9 fromageries en coulée.
- Dans l’histoire du Comté, la coulée garde une image forte. Celle des retrouvailles biquotidiennes de tous les sociétaires apportant leur lait à la fromagerie. L’évolution de l’agriculture a conduit vers d’autres pratiques, le ramassage remplaçant ce double rendez-vous qui concernait encore 74 fromageries en Comté au début des années 1990.
Quelques fromageries perpétuent encore cette tradition, une dans le Jura, à Ivory et 7 dans le Doubs, les fromageries de Bouverans, Saint-Antoine, Frasne, Sombacour, Chapelle-des-Bois, Ouhans et Les Fins Suchaux (à 65 %).

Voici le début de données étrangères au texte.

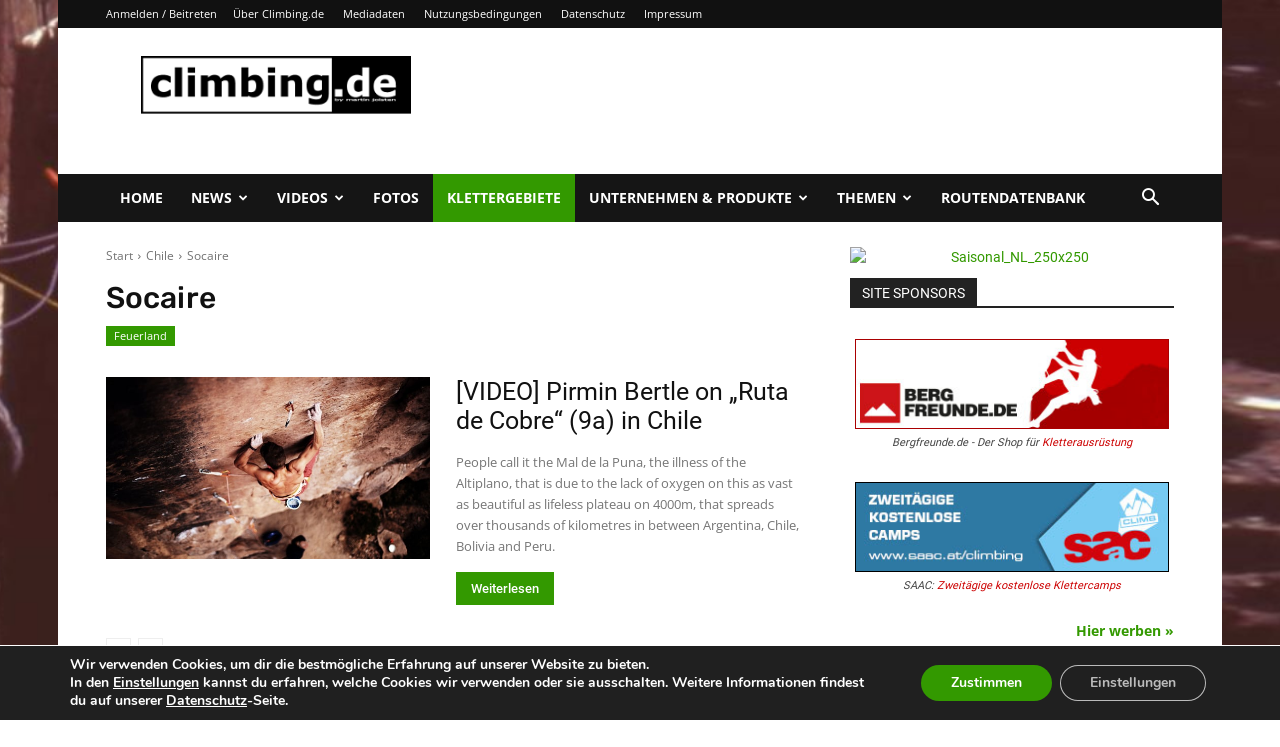

--- FILE ---
content_type: text/html; charset=utf-8
request_url: https://www.google.com/recaptcha/api2/aframe
body_size: 267
content:
<!DOCTYPE HTML><html><head><meta http-equiv="content-type" content="text/html; charset=UTF-8"></head><body><script nonce="Yu-XONPfwP4c6TsYYLYqjg">/** Anti-fraud and anti-abuse applications only. See google.com/recaptcha */ try{var clients={'sodar':'https://pagead2.googlesyndication.com/pagead/sodar?'};window.addEventListener("message",function(a){try{if(a.source===window.parent){var b=JSON.parse(a.data);var c=clients[b['id']];if(c){var d=document.createElement('img');d.src=c+b['params']+'&rc='+(localStorage.getItem("rc::a")?sessionStorage.getItem("rc::b"):"");window.document.body.appendChild(d);sessionStorage.setItem("rc::e",parseInt(sessionStorage.getItem("rc::e")||0)+1);localStorage.setItem("rc::h",'1769035678986');}}}catch(b){}});window.parent.postMessage("_grecaptcha_ready", "*");}catch(b){}</script></body></html>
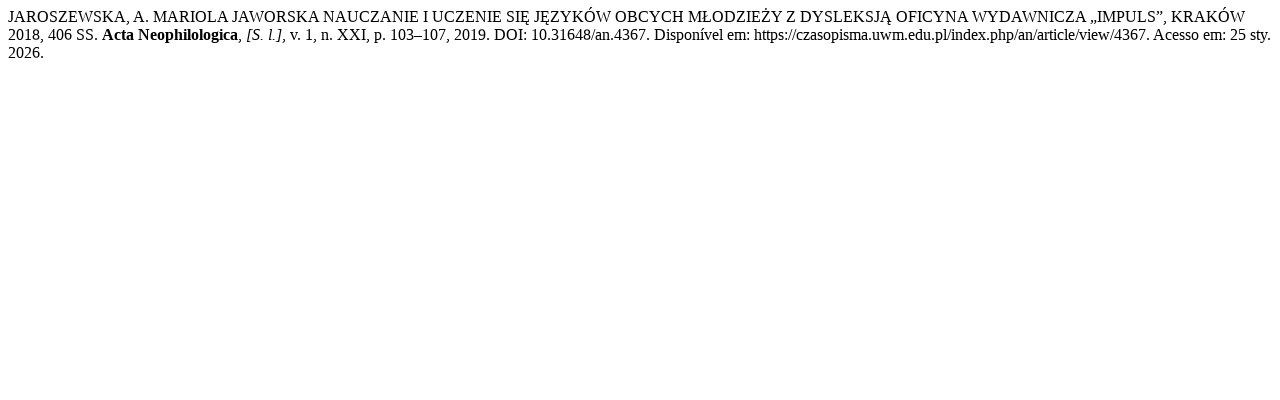

--- FILE ---
content_type: text/html; charset=UTF-8
request_url: https://czasopisma.uwm.edu.pl/index.php/an/citationstylelanguage/get/associacao-brasileira-de-normas-tecnicas?submissionId=4367&publicationId=3866
body_size: 367
content:
<div class="csl-bib-body">
  <div class="csl-entry">JAROSZEWSKA, A. MARIOLA JAWORSKA NAUCZANIE I UCZENIE SIĘ JĘZYKÓW OBCYCH MŁODZIEŻY Z DYSLEKSJĄ OFICYNA WYDAWNICZA „IMPULS”, KRAKÓW 2018, 406 SS. <b>Acta Neophilologica</b>, <i>[S. l.]</i>, v. 1, n. XXI, p. 103–107, 2019. DOI: 10.31648/an.4367. Disponível em: https://czasopisma.uwm.edu.pl/index.php/an/article/view/4367. Acesso em: 25 sty. 2026.</div>
</div>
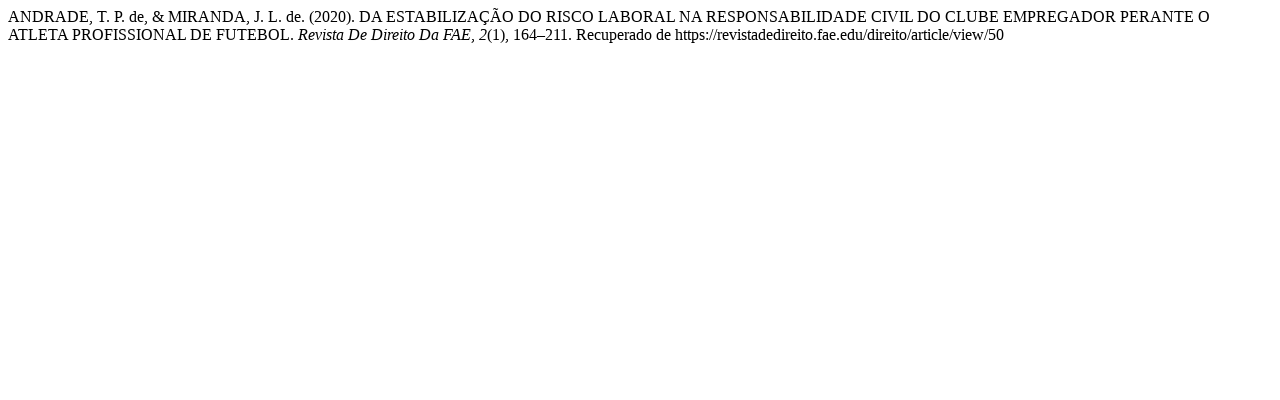

--- FILE ---
content_type: text/html; charset=UTF-8
request_url: https://revistadedireito.fae.edu/direito/citationstylelanguage/get/apa?submissionId=50
body_size: 258
content:
<div class="csl-bib-body">
  <div class="csl-entry">ANDRADE, T. P. de, &#38; MIRANDA, J. L. de. (2020). DA ESTABILIZAÇÃO DO RISCO LABORAL NA RESPONSABILIDADE CIVIL DO CLUBE EMPREGADOR PERANTE O ATLETA PROFISSIONAL DE FUTEBOL. <i>Revista De Direito Da FAE</i>, <i>2</i>(1), 164–211. Recuperado de https://revistadedireito.fae.edu/direito/article/view/50</div>
</div>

Dans le Doubs, le litrage à la coulée représente 3.72 % de la collecte des coopératives, soit 12,1 millions de litres sur les 325 millions collectés chaque année.

Chaque producteur pèse le lait qu'il a apporté.
À Chapelle-des-Bois, les producteurs apportent 1,1 millions de litres de lait par an.
Quel que soit le mode de collecte du lait, la fruitière reste un noyau de vie et de rencontre, vital pour les villages, comme ici à Bouverans, lors de la coulée du soir.